1920s pieced quilt with fans, New York
early 20th century velvet crazy quilt
There is nothing quite like the excitement of finding the one quilt that really jumps off the page...or off the computer screen. With tens of thousands of quilts up for auction at any given time, you can do a lot of looking on eBay and other auction and sale sites.

1930s pictorial quilt, Ohio
I did a fair amount of buying, some selling, and a lot of looking. It was an important formative experience, eventually leading to more focused collecting and research. It was really a good lesson in originality. After looking at thousands of quilts every day for decades, the most indelible quilts were the most original ones.

Thursday, June 14, 2018

My Favorite Things: 1970s Quilts

"I don't give a damn what anyone says...
I love 1970s quilts, and I'm going to collect them!"

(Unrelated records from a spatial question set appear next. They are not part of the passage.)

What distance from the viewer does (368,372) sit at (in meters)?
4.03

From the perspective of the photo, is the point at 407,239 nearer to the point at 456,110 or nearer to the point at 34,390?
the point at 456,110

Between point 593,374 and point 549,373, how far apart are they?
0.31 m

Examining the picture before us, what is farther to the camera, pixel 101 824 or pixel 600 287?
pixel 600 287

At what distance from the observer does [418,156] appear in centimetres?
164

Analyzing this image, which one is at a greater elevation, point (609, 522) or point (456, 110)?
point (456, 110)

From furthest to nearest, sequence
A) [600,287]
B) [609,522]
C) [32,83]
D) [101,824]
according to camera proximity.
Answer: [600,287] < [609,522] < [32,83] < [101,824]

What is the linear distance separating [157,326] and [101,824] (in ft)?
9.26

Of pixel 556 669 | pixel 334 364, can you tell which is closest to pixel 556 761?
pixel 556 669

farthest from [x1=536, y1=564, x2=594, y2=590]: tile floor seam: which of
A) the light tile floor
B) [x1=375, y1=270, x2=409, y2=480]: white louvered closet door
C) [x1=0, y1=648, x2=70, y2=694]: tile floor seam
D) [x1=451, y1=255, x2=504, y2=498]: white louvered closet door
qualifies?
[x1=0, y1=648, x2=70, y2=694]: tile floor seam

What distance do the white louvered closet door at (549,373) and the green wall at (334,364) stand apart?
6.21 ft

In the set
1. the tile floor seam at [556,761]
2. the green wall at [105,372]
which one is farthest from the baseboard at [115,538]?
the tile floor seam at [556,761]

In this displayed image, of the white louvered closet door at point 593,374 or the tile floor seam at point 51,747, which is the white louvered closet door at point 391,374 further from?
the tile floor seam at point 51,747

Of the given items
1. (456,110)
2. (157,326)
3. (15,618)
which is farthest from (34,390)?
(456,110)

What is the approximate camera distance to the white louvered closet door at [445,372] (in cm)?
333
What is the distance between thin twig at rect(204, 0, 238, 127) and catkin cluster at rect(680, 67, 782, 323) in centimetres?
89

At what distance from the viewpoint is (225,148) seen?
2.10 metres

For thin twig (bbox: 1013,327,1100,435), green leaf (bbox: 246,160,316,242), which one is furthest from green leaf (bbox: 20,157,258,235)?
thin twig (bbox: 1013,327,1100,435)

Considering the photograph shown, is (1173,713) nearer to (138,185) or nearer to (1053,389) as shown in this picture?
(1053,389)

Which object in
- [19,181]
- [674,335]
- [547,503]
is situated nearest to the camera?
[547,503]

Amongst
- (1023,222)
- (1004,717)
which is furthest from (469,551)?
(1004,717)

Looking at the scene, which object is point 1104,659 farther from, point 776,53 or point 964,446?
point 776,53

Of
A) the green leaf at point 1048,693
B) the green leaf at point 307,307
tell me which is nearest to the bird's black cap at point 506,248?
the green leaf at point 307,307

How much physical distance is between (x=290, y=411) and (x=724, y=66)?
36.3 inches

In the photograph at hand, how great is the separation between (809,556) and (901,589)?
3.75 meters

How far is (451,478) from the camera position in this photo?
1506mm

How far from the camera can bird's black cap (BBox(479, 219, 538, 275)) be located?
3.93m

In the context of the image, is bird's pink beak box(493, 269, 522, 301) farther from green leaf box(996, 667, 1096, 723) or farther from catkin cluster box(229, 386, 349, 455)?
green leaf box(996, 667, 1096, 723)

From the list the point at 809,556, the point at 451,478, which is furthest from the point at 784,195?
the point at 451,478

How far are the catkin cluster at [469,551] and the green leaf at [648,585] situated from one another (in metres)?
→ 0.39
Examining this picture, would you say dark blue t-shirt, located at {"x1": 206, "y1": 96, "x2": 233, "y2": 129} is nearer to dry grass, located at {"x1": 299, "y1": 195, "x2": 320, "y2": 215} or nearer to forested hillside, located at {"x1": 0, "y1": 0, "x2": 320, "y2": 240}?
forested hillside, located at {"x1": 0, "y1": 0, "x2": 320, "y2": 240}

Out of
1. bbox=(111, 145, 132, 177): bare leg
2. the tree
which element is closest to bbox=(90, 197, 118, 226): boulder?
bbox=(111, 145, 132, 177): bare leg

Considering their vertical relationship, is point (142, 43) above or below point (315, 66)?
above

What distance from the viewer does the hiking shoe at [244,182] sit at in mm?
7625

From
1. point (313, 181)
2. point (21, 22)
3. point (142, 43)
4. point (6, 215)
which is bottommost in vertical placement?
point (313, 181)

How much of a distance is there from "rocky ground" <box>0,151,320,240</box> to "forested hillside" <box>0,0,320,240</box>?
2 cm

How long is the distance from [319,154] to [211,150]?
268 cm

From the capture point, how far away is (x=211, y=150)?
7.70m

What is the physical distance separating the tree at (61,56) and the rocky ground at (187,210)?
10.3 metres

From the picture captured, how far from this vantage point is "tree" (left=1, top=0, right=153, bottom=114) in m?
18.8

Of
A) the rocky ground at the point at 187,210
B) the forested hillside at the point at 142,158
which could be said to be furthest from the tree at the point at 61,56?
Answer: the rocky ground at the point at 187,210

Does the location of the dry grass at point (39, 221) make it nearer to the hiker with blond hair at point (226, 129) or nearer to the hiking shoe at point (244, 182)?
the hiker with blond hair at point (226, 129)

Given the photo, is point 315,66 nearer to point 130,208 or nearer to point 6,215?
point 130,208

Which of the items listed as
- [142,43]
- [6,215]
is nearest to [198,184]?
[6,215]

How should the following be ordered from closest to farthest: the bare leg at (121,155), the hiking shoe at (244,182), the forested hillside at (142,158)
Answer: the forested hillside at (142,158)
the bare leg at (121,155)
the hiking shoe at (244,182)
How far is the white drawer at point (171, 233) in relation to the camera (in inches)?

It was a beautiful day when I said to myself, "I don't give a damn what anyone says...I love 1970s quilts, and I'm going to collect them!" The idea didn't come without some pushback from all the folks who thought they knew better. But really, they didn't know diddly.

1970s polyester crazy block quilt, made with raw edge appliqué 
The quilts of the 1970s were rarely the technical masterworks we see being made today. A lot of them were put together by inexperienced quiltmakers, and made out of material people joke about today. The road to gaining acceptance and respect would be long, it seemed.

how could anyone look at these colors and not learn anything?
The presence of polyester double knit fabrics is precisely why the quilts are so great. Fade-resistent fabrics made it possible to preserve the vision of the artists. Their use of color was masterful.

Hexagon Diamonds, Oregon - a masterwork in polyester double knit
Quiltmakers in the 1970s did not necessarily think of themselves as artists, but they were. I was convinced when I saw what they did with what little they had. They used homemade, cardboard templates with sandpaper pasted to the back. There were no rotary cutters or long-arm quilting machines. Even quilting cottons were scarce.
how could anyone not fall in love with this quilt?
The quilts are full of joy. They represent a blissful starting point, or more precisely a starting over point. Other periods such as the Civil War era, Victorian period, Colonial Revival and Great Depression had a lot of quiltmaking activity, too. The surge in American quiltmaking in the 1970s was the latest in a series of revivals.

"Interacting Pyramids" Barbara McKie, 1974
There were no rules back in the day, at least not like there are today. Books, magazines and teachers were hard to find. By the 1970s, 40 years had passed since the last, big boom in American quiltmaking, but having no rules meant new quiltmakers had no idea how they could be bending and breaking the rules.
improvisational 1970s quilt made with strips of polyester
Art paying tribute to art: "Klee" by Marsha McCloskey, 1973
An appreciation for quilts as works of art grew in the 1970s. Major museum exhibitions explored antiquities in a new context-- decorative domestic objects gaining recognition as important works of art. At the same time, artists began making quilts intended to be works of art, for the wall rather than the bed.
how could anyone look at this quilt and not think it was important?
I have blogged about each of these quilts in the past. The information is out there for anyone who is interested. There are details about physical attributes, how and when quilts were acquired, places of origin and any available history. It is great to see a group of favorites together, and to think about why they are favorites.


Today, the information age generates a lot of knowledge, but we must continue searching for wisdom. It would be wise, for example, to consider all aspects of quilt history when assessing the cultural value of the quilts of an era, rather than simply picking and choosing favorite periods and styles and marginalizing others.


Things haven't slowed down much since the 1970s. Despite many changes in the industry over the years, it is still going strong. Many of our most noteworthy, experienced quiltmakers and fiber artists got started in the 1970s. That is why I say, "When it comes to the quilt industry today, all roads lead back to the 1970s."